#### Required work:
Using the entries below, restate word for word only the lines from the one with "common name: blue wildebeest" to the final line, leaving the pictures out.

[Stored data]
---*---

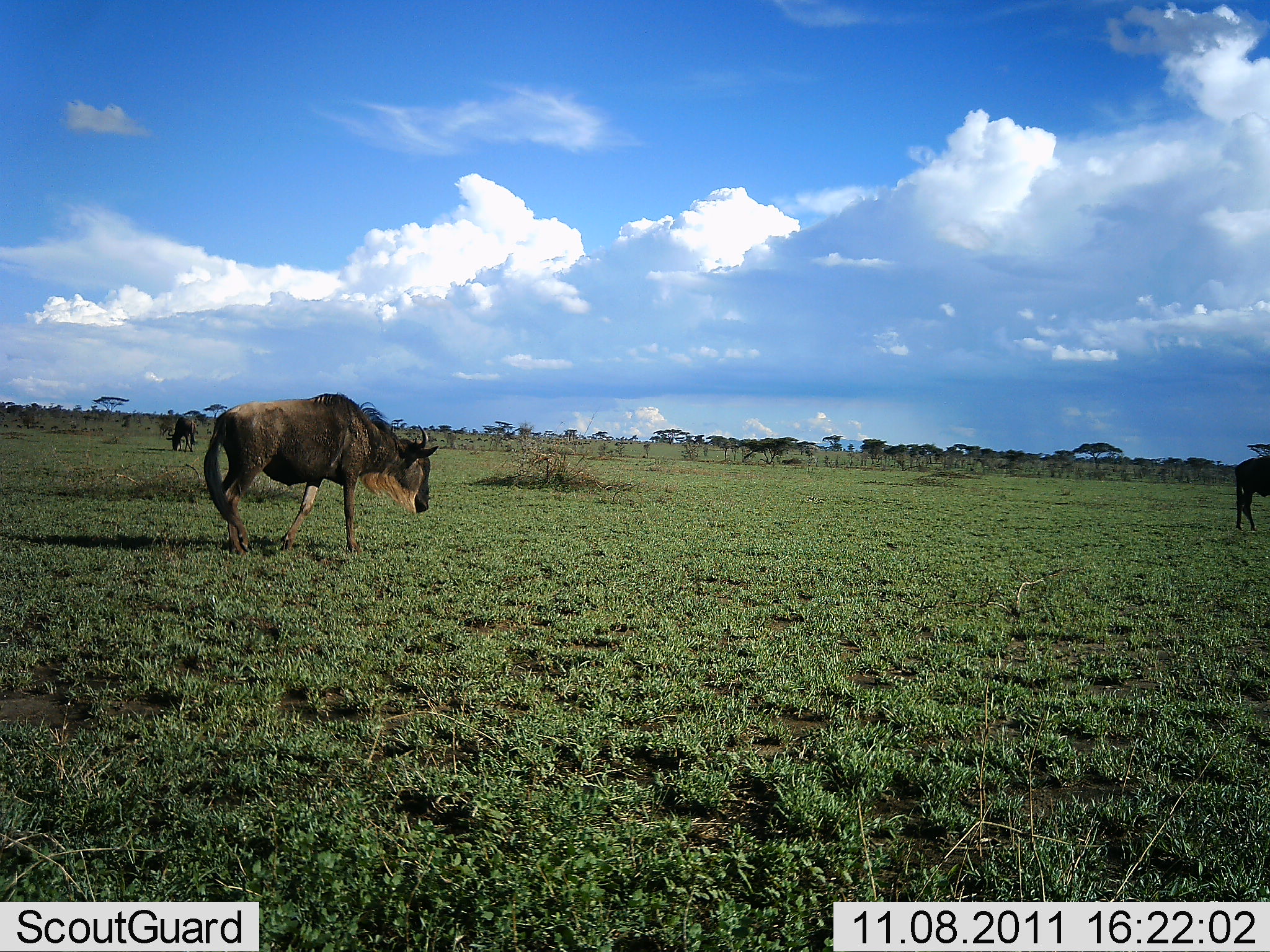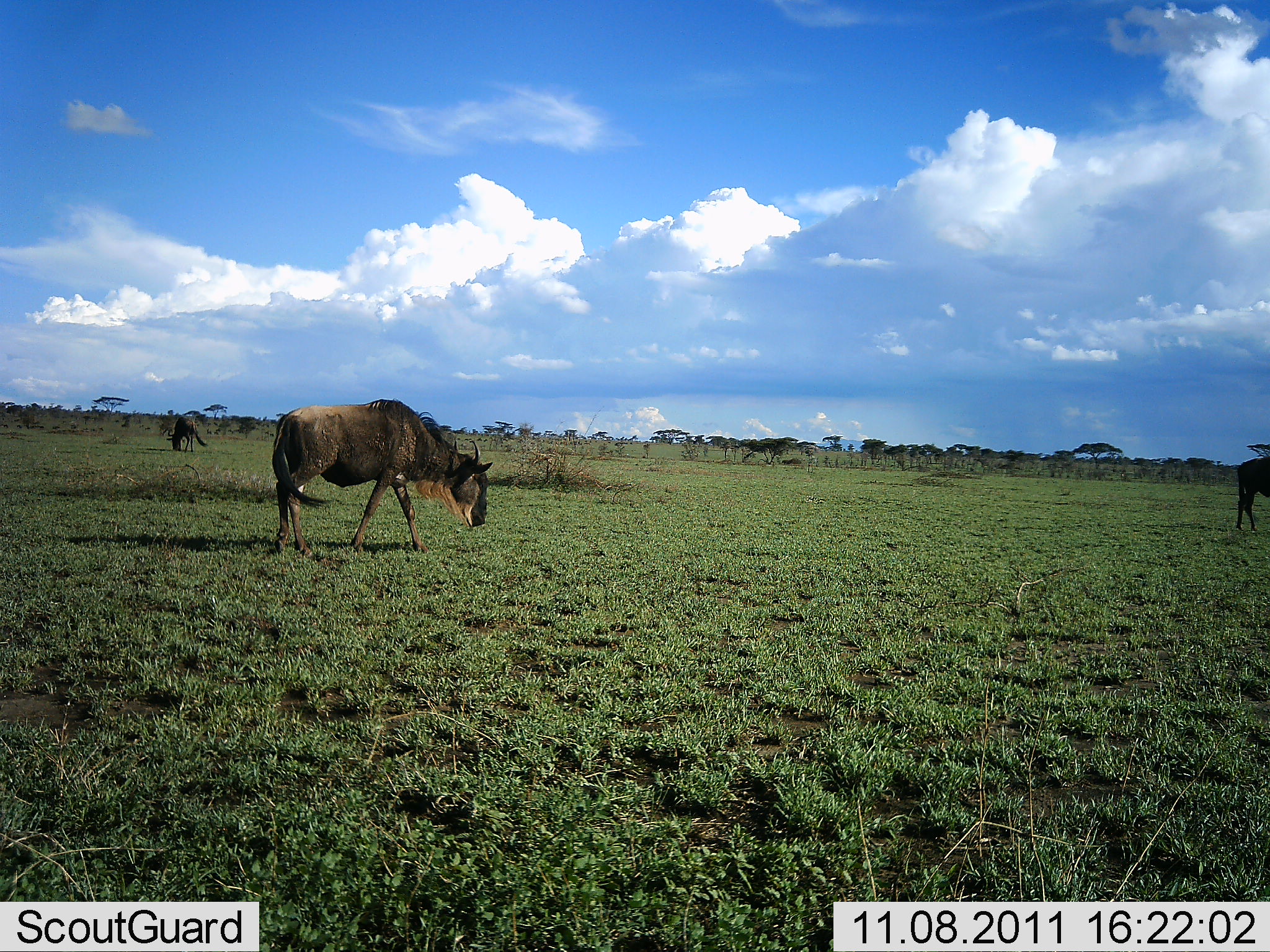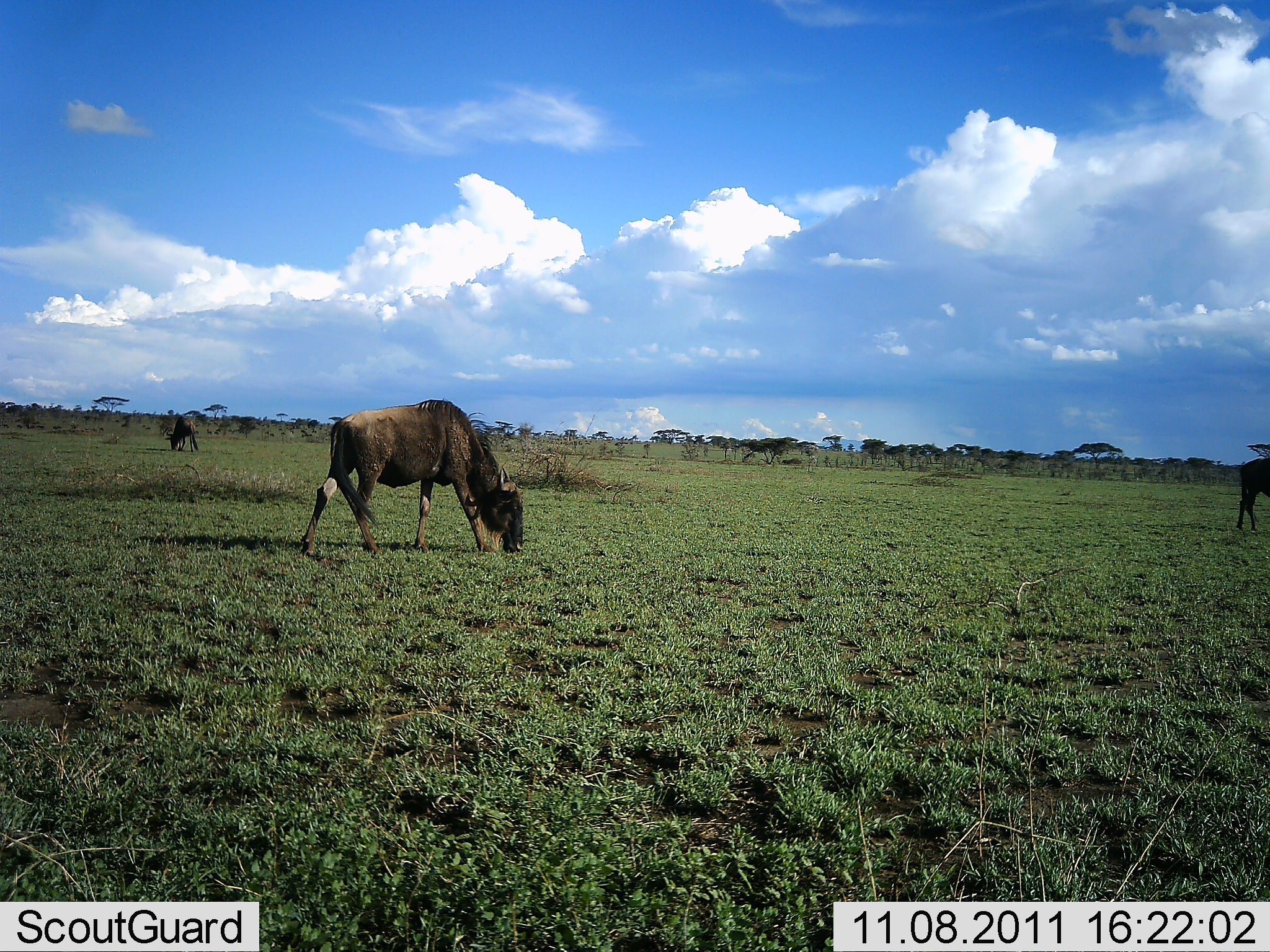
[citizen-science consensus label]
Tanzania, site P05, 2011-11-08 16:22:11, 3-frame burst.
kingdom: Animalia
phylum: Chordata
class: Mammalia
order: Artiodactyla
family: Bovidae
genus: Connochaetes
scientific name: Connochaetes taurinus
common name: blue wildebeest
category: wildebeest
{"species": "wildebeest (blue wildebeest) (Connochaetes taurinus)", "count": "3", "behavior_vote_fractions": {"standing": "31%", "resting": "0%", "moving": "62%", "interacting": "0%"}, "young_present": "0%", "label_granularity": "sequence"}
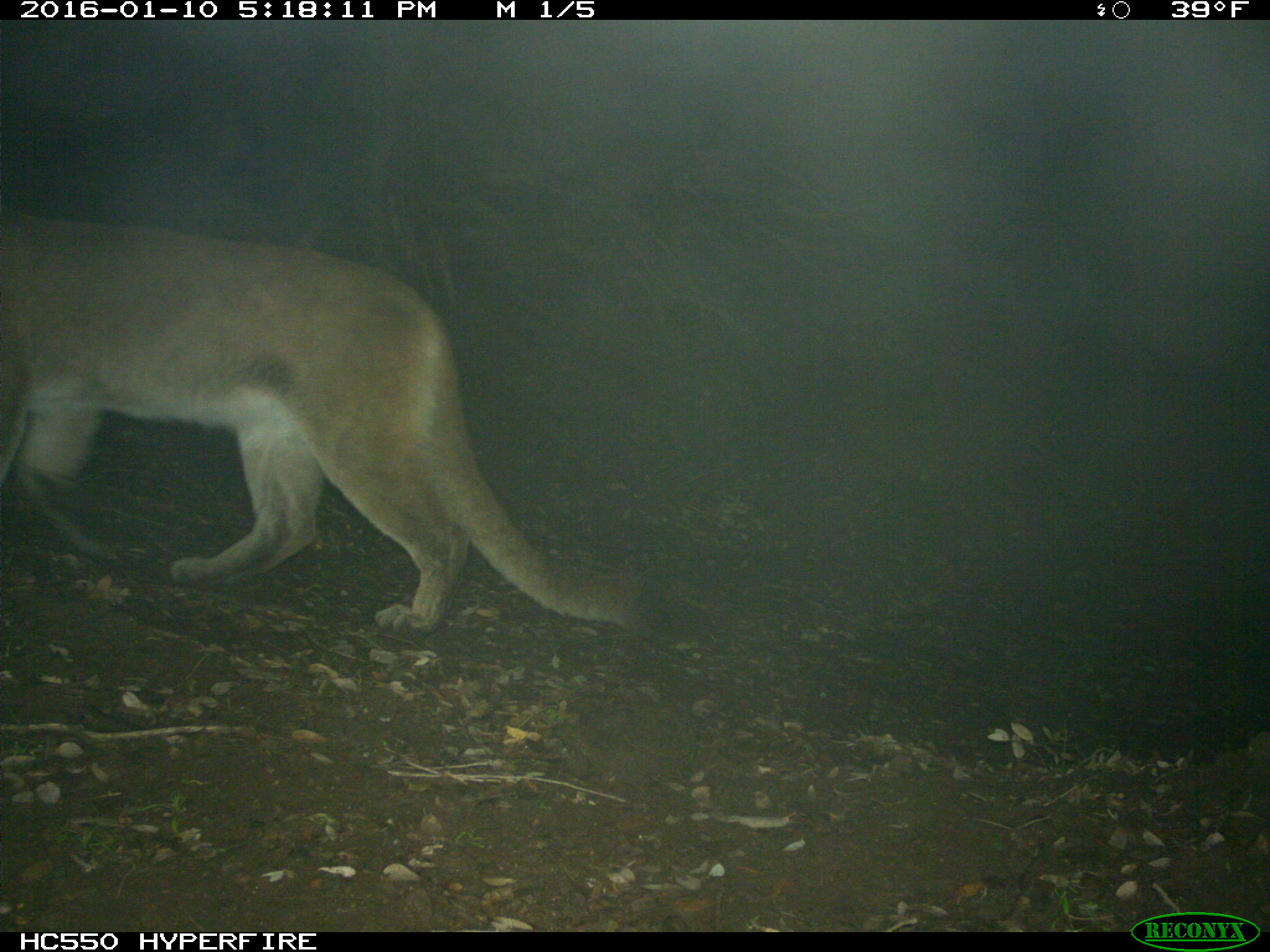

---*---

#### Exercise response:
common name: blue wildebeest
category: wildebeest
{"species": "wildebeest (blue wildebeest) (Connochaetes taurinus)", "count": "3", "behavior_vote_fractions": {"standing": "31%", "resting": "0%", "moving": "62%", "interacting": "0%"}, "young_present": "0%", "label_granularity": "sequence"}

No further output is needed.